| 文档节选 |

山东省第七届ACM省赛 Proxy (最短路)

Problem Description

Because of the GFW (Great Firewall), we cannot directly visit many websites, such as Facebook, Twitter, YouTube, etc. But with the help of proxy and proxy server, we can easily get to these website.

You have a list of several proxy servers, some of them can be connected directly but others can’t. But you can visit proxy servers through other proxy server by a one-way connection.

As we all know, the lag of internet visit will decide our feelings of the visit. You have a very smart proxy software which will find the least lag way to reach the website once you choose a directly reachable proxy server.

You know the lag of every connection. The lag of your visit is the all the lags in your whole connection. You want to minimize the lag of visit, which proxy server you will choose?

 

Input

Multiple test cases, the first line is an integer T (T <= 100), indicating the number of test cases.

The first line of each test case is two integers N (0 <= N <= 1000), M (0 <= M <= 20000). N is the number of proxy servers (labeled from 1 to N).

| 所给资料 |
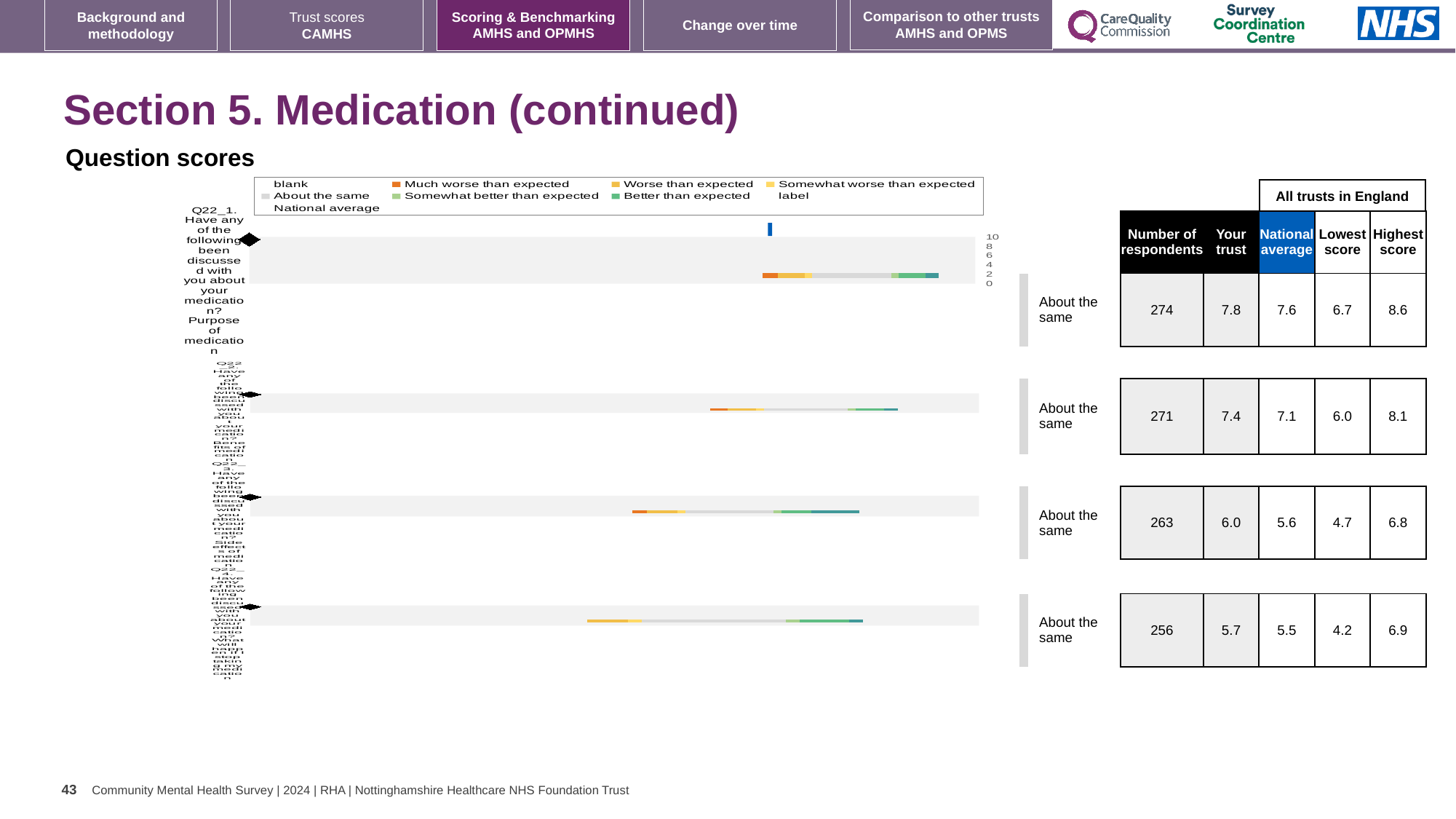
Which legend entry is shown in orange in the chart? Much worse than expected What is the national average for the first row (Q22_1, Purpose of medication)? 7.6 How many question bars are plotted in the chart? 4 What is the maximum value shown on the chart's axis scale? 10 What is the 'Your trust' score for the first row (Q22_1, Purpose of medication)? 7.8 What is the difference between 'Your trust' and the national average in the third row? 0.4 How many respondents are listed for the third row of the table? 263 What benchmark category is shown for all four rows? About the same Which row has the lowest 'Your trust' score? the fourth row (5.7) In the second row, is the 'Your trust' score or the national average larger? Your trust (7.4) Which row has the highest 'Highest score' value? the first row (8.6) What kind of chart is shown under 'Question scores'? bar chart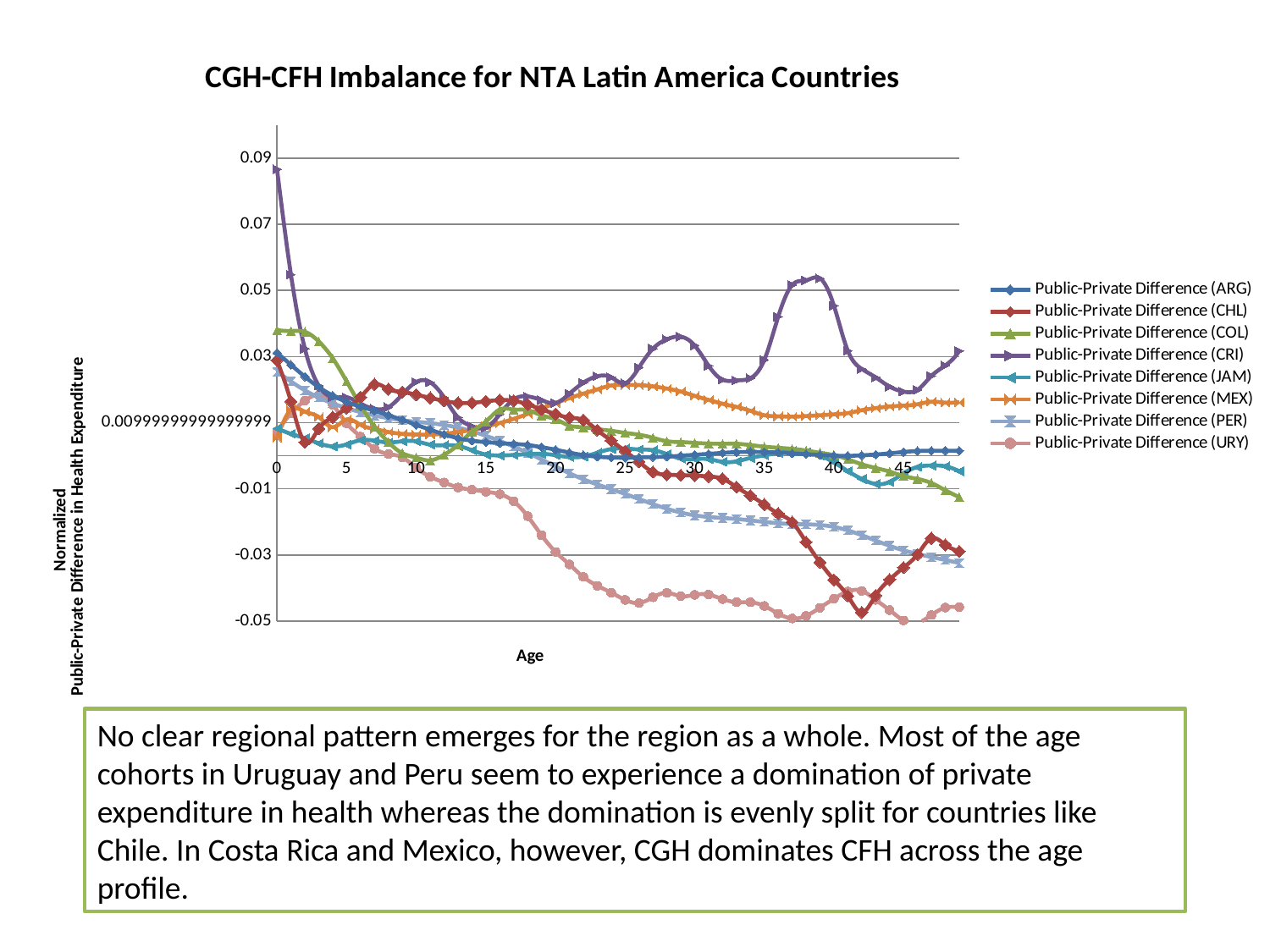
What is the label of the x axis? Age What kind of chart is shown on the slide? Line chart Is the value for Public-Private Difference (CRI) at age 0 greater or less than 0.07? greater What is the title of the chart? CGH-CFH Imbalance for NTA Latin America Countries How many series does the legend list? 8 Which series has the lowest value at age 45? Public-Private Difference (URY) Is the value for Public-Private Difference (URY) at age 25 greater or less than -0.03? less Does the Public-Private Difference (URY) series generally rise or fall from age 0 to age 45? Fall Is the value for Public-Private Difference (CRI) at age 38 greater or less than 0.03? greater Does the Public-Private Difference (PER) series generally rise or fall as age increases? Fall Which series has the highest value at age 0? Public-Private Difference (CRI) At age 40, which is larger: Public-Private Difference (CRI) or Public-Private Difference (URY)? Public-Private Difference (CRI)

| 任务 1 |
请根据代理服务器题目回答下列问题：
(a) 题目中用哪个缩写称呼导致无法直接访问许多网站的防火墙？
(b) 代理服务器之间通过什么方向的连接相互访问？
(c) 每个测试用例中代理服务器数量 N 的取值范围是多少？
| 任务 2 |
请接着代理服务器题目的最后一句继续撰写下去。

| 书面回答 1 |
(a) GFW（Great Firewall）。
(b) 单向连接。
(c) 0 <= N <= 1000。

| 书面回答 2 |
0 is the label of your computer and (N+1) is the label of the server of target website.

Then M lines follows, each line contains three integers u, v, w (0 <= u, v <= N + 1, 1 <= w <= 1000), means u can directly connect to v and the lag is w.

 

Output

An integer in one line for each test case, which proxy server you will choose to connect directly. You can only choose the proxy server which can be connected directly from your computer.

If there are multiple choices, you should output the proxy server with the least label. If you can’t visit the target website by any means, output “-1” (without quotes). If you can directly visit the website and the lag is the least, output “0” (without quotes).

 

Example Input

4
3 6
0 1 10
1 2 1
2 4 4
0 3 2
3 2 1
3 4 7
2 4
0 2 10
0 1 5
1 2 4
2 1 7
1 3
0 2 1
0 1 2
1 2 1
1 3
0 2 10
0 1 2
1 2 1

 

Example Output

3
-1
0
1

 

题意

给你一些代理服务器之间的连接与延时,求出你的计算机(0)与目标服务器(n+1)之间延时最小的路径,以及路径中和你的计算机相连的代理服务器编号,如果存在多个选择的话输出最小的编号。

如果答案刚好是目标服务器的编号,输出 0 ,无法到达则输出 -1

 

思路

只是找寻最短路径长度的话比较容易,但是题目中还要输出路径中第二个点的编号。

假如我们在找寻最短路的时候记录了路径,又会出现一个如何让第二个点编号最小的问题。

 

于是考虑反向建图

n+10 的最短路,然后记录与 0 邻接的点,最终判断这些点加上边的费用是否等于 dist[0] 即可。

 

AC 代码

#include<iostream>
#include<algorithm>
#include<cmath>
#include<stdio.h>
#include<string.h>
#include<queue>
#include<stack>
using namespace std;
#define maxx 22000
#define INF 0x3f3f3f3f
typedef pair<int,int> P;
int n,m;
bool vis[maxx];
int dist[maxx];
priority_queue<P,vector<P>,greater<P> >va;

struct node
{
    int v;
    int next;
    int value;
} edge[maxx];
int head[maxx],tot;


void init()
{
    memset(head,-1,sizeof(head));
    tot=0;
    while(!va.empty())va.pop();
}

void addedge(int u,int v,int s)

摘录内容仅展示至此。